Implementation phases :

Phase Done Note
63.1 Service skeleton partial Dockerfile, FastAPI app, Helm sub-chart, umbrella wiring
63.2 Discovery + sampling partial OM list + Trino TABLESAMPLE wired in app
63.3 LLM enrichment partial LiteLLM round-trip + ≤20-word truncate
63.4 FK discovery TODO fingerprint logic + OM lineage POST
63.5 Query log miner TODO VictoriaLogs poll + sqlparse JOIN extraction
63.6 Publish + audit Postgres partial OM PATCH + Milvus upsert ; audit log table TODO
63.7 Cockpit Catalog Sync UI TODO accept/reject UX
63.8 A/B golden set TODO 50 tables annotated humain
63.9 Docs + integration tests TODO mkdocs FR/EN + akko-test-all.sh L7

Consequences

  • One additional Deployment + optional CronJob in the platform — modest footprint (50 m CPU / 256 MiB memory steady-state).

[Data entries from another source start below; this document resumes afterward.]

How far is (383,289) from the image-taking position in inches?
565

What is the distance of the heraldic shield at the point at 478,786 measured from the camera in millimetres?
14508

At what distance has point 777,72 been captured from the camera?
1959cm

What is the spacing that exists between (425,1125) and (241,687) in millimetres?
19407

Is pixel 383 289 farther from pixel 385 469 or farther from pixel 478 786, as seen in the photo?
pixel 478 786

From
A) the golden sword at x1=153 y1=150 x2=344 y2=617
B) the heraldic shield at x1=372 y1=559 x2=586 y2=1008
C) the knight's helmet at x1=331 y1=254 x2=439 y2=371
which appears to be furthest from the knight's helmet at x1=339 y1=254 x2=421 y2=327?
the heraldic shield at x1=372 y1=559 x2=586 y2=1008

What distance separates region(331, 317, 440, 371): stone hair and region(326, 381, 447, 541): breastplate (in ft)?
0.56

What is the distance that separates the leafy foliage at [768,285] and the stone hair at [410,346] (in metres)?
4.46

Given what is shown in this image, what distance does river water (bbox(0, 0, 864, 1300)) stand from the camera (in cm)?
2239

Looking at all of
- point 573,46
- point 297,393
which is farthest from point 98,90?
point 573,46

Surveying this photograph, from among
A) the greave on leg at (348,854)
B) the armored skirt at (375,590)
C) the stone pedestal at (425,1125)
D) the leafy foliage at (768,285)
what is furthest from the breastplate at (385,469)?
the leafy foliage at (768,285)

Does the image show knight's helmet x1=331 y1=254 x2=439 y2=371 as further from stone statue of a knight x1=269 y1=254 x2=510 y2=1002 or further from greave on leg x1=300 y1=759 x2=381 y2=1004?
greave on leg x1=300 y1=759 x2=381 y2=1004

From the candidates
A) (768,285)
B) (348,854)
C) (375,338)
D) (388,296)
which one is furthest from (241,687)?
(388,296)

  • Adds a load source on Trino (TABLESAMPLE on every covered table on every full sync). Mitigated by samplePercent=5 default + watermark.

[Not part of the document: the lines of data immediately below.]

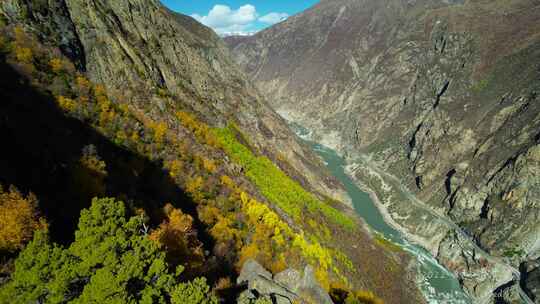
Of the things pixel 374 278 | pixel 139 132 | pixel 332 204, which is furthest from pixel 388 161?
pixel 139 132

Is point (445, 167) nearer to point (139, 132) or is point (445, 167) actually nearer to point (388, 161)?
point (388, 161)

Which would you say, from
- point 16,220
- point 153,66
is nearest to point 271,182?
point 153,66

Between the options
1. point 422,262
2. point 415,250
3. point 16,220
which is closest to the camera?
point 16,220

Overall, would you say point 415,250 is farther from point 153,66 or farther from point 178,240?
point 178,240

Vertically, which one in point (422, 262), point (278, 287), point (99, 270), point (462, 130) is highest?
point (462, 130)

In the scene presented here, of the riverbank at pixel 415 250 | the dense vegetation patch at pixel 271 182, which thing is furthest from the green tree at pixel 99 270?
the riverbank at pixel 415 250

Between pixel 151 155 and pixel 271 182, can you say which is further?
pixel 271 182
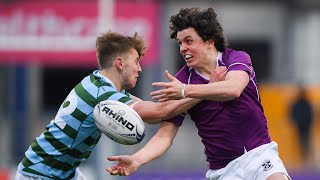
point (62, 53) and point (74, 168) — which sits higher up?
point (74, 168)

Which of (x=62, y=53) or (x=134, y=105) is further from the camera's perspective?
(x=62, y=53)

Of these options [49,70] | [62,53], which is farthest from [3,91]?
[62,53]

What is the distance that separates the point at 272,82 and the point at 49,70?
549 cm

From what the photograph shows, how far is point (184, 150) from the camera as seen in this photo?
2192cm

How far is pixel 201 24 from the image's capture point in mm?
7793

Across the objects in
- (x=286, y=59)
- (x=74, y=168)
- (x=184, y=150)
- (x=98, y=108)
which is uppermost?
(x=98, y=108)

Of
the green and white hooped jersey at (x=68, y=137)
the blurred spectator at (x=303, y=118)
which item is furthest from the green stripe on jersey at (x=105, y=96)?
the blurred spectator at (x=303, y=118)

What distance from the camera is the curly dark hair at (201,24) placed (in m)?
7.81

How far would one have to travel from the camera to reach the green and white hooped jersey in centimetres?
770

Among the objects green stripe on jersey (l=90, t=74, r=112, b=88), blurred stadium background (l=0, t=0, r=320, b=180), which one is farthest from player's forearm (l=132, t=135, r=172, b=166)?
blurred stadium background (l=0, t=0, r=320, b=180)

  • Increases LiteLLM request volume — qwen2.5:3b is the cheap description model, fallback to qwen2.5-coder:7b only on low confidence. Operator can flip both off with one Helm value.
  • New Secrets to provision (OM bot token, optional LiteLLM key, Milvus token). Documented in docs/docs/services/catalog-sync.{md,fr.md} (Sprint 63.9).